### RECORD EXCERPTS
####
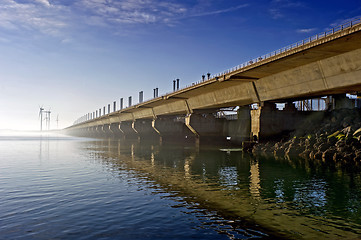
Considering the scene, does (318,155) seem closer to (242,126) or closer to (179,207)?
(242,126)

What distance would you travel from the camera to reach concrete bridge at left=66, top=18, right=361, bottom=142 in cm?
2705

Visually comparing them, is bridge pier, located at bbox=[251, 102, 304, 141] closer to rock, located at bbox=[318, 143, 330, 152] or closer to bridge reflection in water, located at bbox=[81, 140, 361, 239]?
rock, located at bbox=[318, 143, 330, 152]

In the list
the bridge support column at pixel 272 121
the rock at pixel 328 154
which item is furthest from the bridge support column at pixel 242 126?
the rock at pixel 328 154

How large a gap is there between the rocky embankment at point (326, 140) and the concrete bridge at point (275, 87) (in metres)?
2.37

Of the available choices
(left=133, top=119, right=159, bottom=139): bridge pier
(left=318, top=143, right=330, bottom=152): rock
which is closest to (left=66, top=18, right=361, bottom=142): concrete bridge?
(left=318, top=143, right=330, bottom=152): rock

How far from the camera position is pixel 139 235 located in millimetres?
8383

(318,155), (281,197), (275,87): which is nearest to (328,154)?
(318,155)

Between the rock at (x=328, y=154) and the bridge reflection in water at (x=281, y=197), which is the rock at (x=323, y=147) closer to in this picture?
the rock at (x=328, y=154)

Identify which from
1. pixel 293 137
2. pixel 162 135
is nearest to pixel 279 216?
pixel 293 137

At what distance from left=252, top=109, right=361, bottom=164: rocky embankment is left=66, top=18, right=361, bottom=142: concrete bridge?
7.79ft

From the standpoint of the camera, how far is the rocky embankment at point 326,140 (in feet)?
96.7

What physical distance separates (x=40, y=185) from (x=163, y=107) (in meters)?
55.1

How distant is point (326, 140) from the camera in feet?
110

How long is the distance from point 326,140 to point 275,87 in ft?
30.0
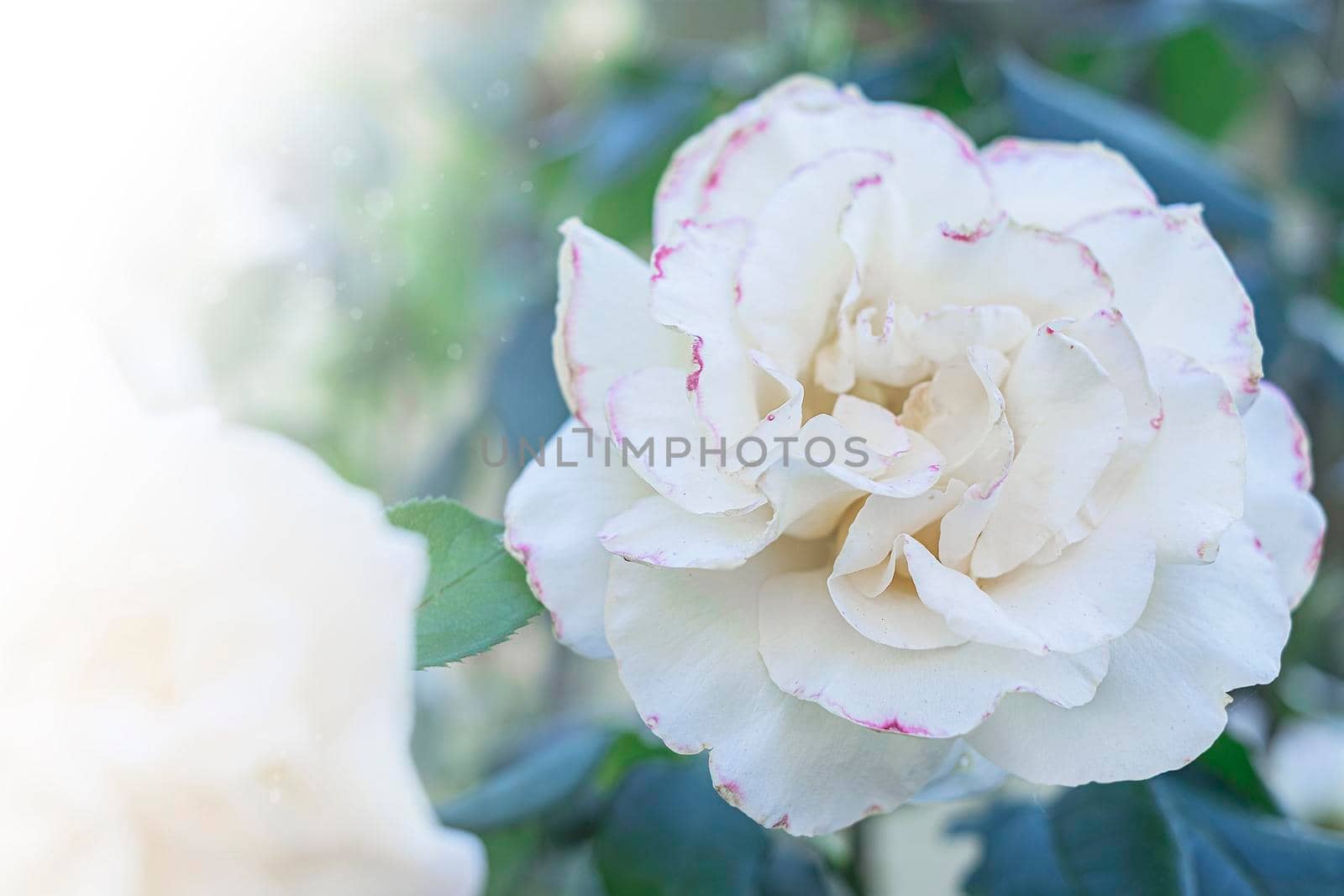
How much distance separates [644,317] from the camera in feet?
0.67

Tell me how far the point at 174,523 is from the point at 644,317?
9 cm

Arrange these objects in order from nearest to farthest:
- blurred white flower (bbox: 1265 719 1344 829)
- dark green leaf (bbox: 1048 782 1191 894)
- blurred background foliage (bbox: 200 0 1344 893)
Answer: dark green leaf (bbox: 1048 782 1191 894) < blurred background foliage (bbox: 200 0 1344 893) < blurred white flower (bbox: 1265 719 1344 829)

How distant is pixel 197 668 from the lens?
136 mm

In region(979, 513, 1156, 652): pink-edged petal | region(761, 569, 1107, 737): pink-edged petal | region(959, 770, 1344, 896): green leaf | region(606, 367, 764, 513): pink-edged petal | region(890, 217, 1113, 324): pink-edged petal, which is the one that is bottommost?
region(959, 770, 1344, 896): green leaf

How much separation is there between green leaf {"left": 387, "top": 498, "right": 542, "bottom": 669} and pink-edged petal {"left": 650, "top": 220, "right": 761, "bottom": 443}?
1.6 inches

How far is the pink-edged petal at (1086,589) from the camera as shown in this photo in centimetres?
18

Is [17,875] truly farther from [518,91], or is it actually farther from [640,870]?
[518,91]

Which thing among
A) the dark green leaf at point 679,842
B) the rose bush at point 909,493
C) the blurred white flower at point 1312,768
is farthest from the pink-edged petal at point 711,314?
the blurred white flower at point 1312,768

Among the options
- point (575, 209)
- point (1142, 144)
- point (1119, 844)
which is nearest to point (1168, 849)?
point (1119, 844)

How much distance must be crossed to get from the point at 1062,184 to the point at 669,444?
97 millimetres

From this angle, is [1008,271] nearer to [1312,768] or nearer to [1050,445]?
[1050,445]

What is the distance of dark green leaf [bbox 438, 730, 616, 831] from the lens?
0.28 m

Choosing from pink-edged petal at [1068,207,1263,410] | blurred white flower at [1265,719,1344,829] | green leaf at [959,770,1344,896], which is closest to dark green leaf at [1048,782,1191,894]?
green leaf at [959,770,1344,896]

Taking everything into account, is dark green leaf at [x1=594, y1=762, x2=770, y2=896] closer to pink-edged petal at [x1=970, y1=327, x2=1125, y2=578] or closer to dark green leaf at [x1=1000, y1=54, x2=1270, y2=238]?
pink-edged petal at [x1=970, y1=327, x2=1125, y2=578]
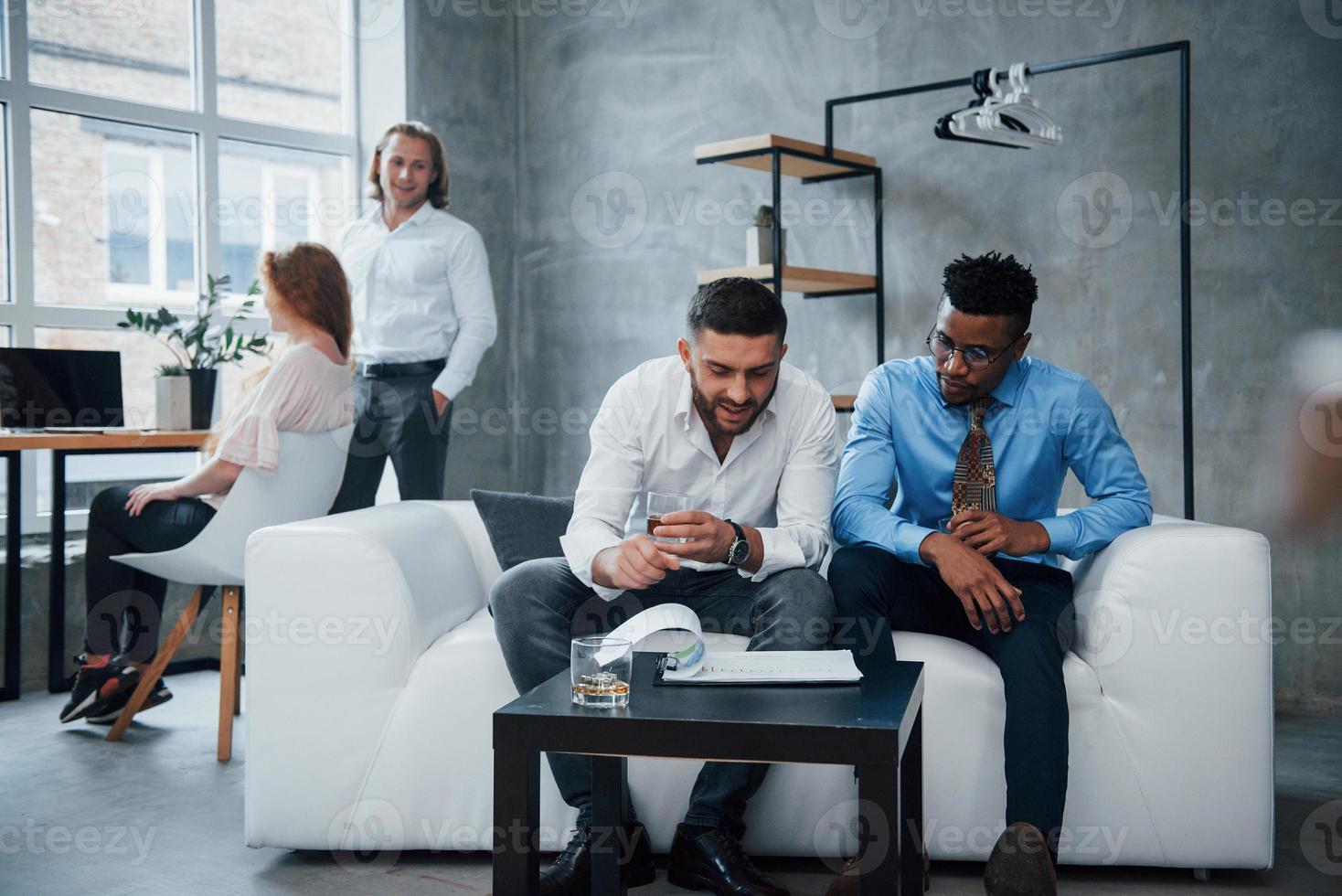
####
### REQUIREMENTS
Which lines in the rows above contain the word "distant"? Find each one and copy it out in full.

### SOLUTION TO THIS EXERCISE
How distant is point (326, 140) from the camera in feet?
How distant is pixel 197 668 from the lens?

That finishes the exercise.